**WRITTEN PROBLEM A**
Please select every line in the records below that contains the string "green", treating case as significant.
-------
Tiverton Lawn Plantation Santee Circle Berkeley County
- Location Santee Circle, St. John's Berkeley Parish, Berkeley County
Located off US 52, a few miles north of Moncks Corner
The plantation was originally situated on Biggin Creek.
- Origin of name ?
- Other names Tibbekudlaw, Tippycutlow, Tuppycutlaw, Tippy Cutlow, Tippycop Law, Tippicophaw
All of these variations are of Native American origin and mean "Shady Place."
- Current status Part of the land was flooded due to the Santee Cooper Hydroelectric and Navigation Project. The rest of the property is still owned by the Weeks family.
- 1683 Earliest known date of existence
This plantation was originally part of Wadboo Barony granted to James Colleton.
- 1782 The Wadboo Barony was confiscated by the Patriots due to the Colletons being loyal to England. The property was divided into 24 tracts of 500 acres each and sold.
- 1783 Lots 21 and 22 were sold to Dr. James Brown and became known as Tippycutlaw Plantation (1, p. 43).
- 1800 The construction of the Santee Canal cut through the property.
- 1805 The plantation was purchased by Philip Porcher. He changed the name to Tiverton Lawn.
- 1817 House built
- ? The plantation was sold to C.C. Pinckney and Edward Rutledge (1, p. 43).
- ? Philip Porcher bought the plantation. He also owned Lots 11 and 12 and merged them with Tippycutlaw (1, p. 43).
- 1839 Solomon Clark purchased the plantation after the death of Philip Porcher. At this time the plantation became known as Tiverton Lawn (1, p. 43).
- 1861 Joseph Christian Weeks purchased the plantation. It consisted of about 2,233 acres.
He described the house as "three stories on a full room size basement, dormer windows, brick flight of stairs to porch, winding brick banisters, mahogany, slender stair rail to floors above. Walls ornamented with plaster molding of fanciful shapes and designs. Moldings of allegorical figures."
-------
**WRITTEN PROBLEM B**
Summarize the Tiverton Lawn Plantation history above in two sentences.

**Rows of spatial question data**
-------
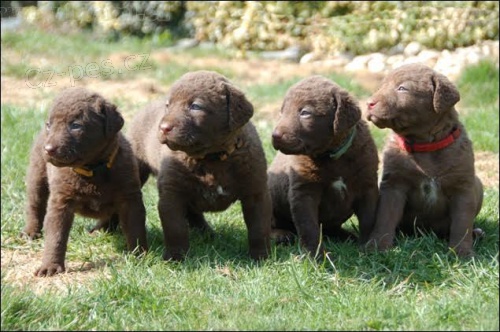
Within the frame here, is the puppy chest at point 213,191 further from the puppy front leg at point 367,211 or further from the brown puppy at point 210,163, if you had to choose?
the puppy front leg at point 367,211

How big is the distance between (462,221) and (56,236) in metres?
2.92

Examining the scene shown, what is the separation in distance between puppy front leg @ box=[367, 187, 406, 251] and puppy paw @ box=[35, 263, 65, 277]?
222 cm

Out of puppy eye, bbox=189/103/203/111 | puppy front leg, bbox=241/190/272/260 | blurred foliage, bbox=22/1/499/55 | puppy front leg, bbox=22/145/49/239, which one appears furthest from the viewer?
blurred foliage, bbox=22/1/499/55

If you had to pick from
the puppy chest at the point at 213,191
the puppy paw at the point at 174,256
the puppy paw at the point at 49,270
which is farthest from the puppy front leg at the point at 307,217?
the puppy paw at the point at 49,270

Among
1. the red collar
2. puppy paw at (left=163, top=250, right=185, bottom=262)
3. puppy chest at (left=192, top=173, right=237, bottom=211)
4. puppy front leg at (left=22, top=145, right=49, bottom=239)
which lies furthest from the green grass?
puppy front leg at (left=22, top=145, right=49, bottom=239)

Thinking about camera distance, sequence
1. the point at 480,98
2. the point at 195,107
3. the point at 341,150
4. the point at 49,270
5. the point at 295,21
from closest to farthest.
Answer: the point at 195,107
the point at 49,270
the point at 341,150
the point at 480,98
the point at 295,21

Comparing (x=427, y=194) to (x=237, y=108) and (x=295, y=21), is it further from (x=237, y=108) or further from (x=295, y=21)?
(x=295, y=21)

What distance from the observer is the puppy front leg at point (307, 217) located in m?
6.15

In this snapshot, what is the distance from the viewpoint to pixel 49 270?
5.88m

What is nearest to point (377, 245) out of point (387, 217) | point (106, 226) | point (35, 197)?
point (387, 217)

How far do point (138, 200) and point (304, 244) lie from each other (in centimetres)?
125

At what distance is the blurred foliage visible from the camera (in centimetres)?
1277

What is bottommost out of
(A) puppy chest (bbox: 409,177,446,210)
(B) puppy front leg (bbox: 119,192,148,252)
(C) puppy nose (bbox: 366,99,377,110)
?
(A) puppy chest (bbox: 409,177,446,210)

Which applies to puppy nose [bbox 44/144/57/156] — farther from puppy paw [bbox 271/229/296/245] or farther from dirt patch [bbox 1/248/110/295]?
puppy paw [bbox 271/229/296/245]
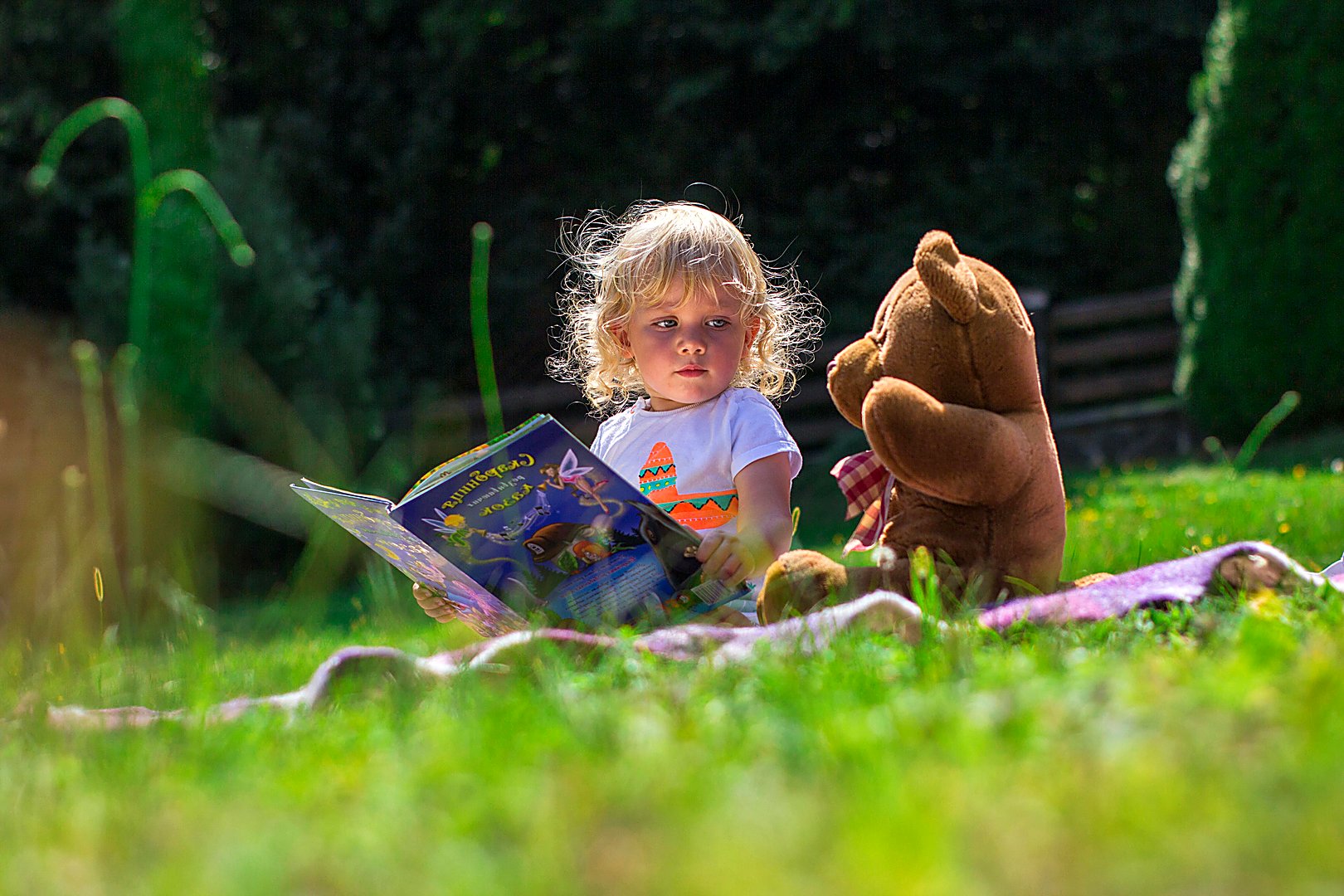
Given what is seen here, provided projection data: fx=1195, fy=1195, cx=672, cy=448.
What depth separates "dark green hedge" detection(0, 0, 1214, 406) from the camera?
31.2 ft

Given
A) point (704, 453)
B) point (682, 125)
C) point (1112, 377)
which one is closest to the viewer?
point (704, 453)

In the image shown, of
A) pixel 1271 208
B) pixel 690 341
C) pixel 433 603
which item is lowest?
pixel 433 603

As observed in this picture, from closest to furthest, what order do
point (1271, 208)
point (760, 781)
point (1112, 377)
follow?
point (760, 781) < point (1271, 208) < point (1112, 377)

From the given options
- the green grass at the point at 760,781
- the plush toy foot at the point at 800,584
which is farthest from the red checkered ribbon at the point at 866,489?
the green grass at the point at 760,781

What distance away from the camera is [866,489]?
108 inches

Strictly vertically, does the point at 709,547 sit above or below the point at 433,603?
above

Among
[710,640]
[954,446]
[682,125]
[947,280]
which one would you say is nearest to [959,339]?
[947,280]

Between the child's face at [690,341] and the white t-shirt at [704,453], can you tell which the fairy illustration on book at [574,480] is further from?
the child's face at [690,341]

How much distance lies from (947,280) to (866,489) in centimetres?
58

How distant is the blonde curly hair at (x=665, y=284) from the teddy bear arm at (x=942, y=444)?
31.1 inches

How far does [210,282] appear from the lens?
6539 mm

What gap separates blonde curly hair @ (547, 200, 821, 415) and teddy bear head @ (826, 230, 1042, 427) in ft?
2.03

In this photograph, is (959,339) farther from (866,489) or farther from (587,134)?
(587,134)

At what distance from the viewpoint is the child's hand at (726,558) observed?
246cm
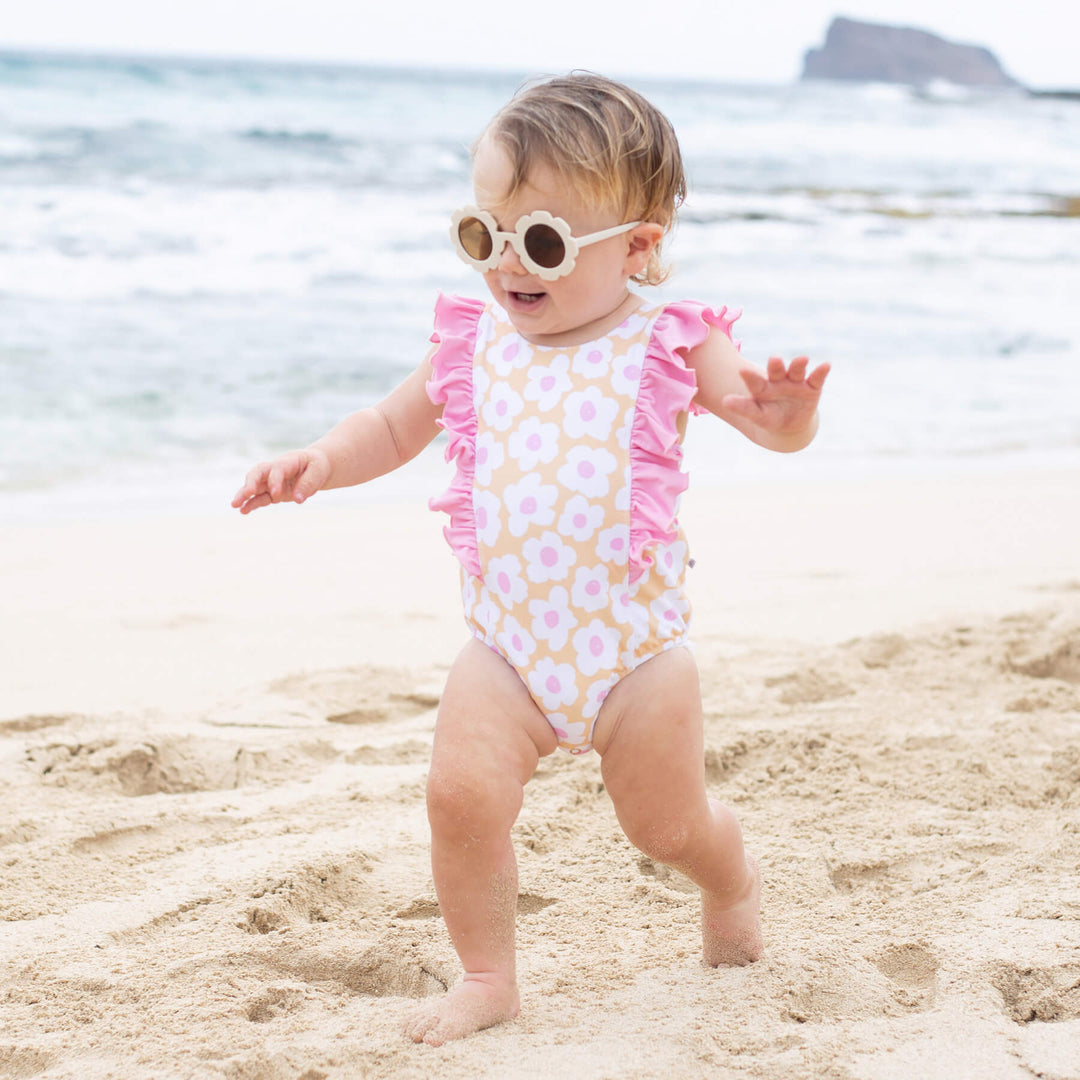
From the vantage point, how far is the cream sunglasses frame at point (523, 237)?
6.45ft

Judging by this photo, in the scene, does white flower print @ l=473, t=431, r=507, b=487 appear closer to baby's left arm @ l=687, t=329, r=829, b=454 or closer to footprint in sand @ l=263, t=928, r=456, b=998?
baby's left arm @ l=687, t=329, r=829, b=454

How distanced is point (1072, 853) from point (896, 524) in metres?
2.98

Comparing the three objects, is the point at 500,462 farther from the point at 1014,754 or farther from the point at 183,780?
the point at 1014,754

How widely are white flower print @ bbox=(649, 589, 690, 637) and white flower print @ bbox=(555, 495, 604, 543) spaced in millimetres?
161

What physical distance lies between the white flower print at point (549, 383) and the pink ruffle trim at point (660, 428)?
0.13 meters

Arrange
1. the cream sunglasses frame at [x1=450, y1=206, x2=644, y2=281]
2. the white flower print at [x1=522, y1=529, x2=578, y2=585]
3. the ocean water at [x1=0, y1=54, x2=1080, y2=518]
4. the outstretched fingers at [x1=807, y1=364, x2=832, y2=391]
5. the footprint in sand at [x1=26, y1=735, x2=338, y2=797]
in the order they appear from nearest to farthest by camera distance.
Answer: the outstretched fingers at [x1=807, y1=364, x2=832, y2=391]
the cream sunglasses frame at [x1=450, y1=206, x2=644, y2=281]
the white flower print at [x1=522, y1=529, x2=578, y2=585]
the footprint in sand at [x1=26, y1=735, x2=338, y2=797]
the ocean water at [x1=0, y1=54, x2=1080, y2=518]

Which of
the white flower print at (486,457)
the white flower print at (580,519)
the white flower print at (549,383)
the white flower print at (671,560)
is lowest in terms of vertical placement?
the white flower print at (671,560)

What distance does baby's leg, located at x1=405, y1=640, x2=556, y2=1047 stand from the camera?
78.0 inches

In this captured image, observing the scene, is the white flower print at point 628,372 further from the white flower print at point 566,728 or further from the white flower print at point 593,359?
the white flower print at point 566,728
-------
**RIGHT ANSWER A**
which lies furthest from the green grass?
What depth separates "dark green hedge" detection(0, 0, 1214, 406) from the camera?
- the green grass at the point at 760,781
the green grass at the point at 760,781

**RIGHT ANSWER B**
Tiverton Lawn Plantation, on Santee Circle in Berkeley County a few miles north of Moncks Corner, dates to at least 1683 and was originally part of Wadboo Barony, granted to James Colleton. After the barony was confiscated in 1782, the plantation passed through owners including Dr. James Brown, Philip Porcher and Solomon Clark before Joseph Christian Weeks bought it in 1861; part of the land was later flooded by the Santee Cooper Hydroelectric and Navigation Project, and the Weeks family still owns the rest.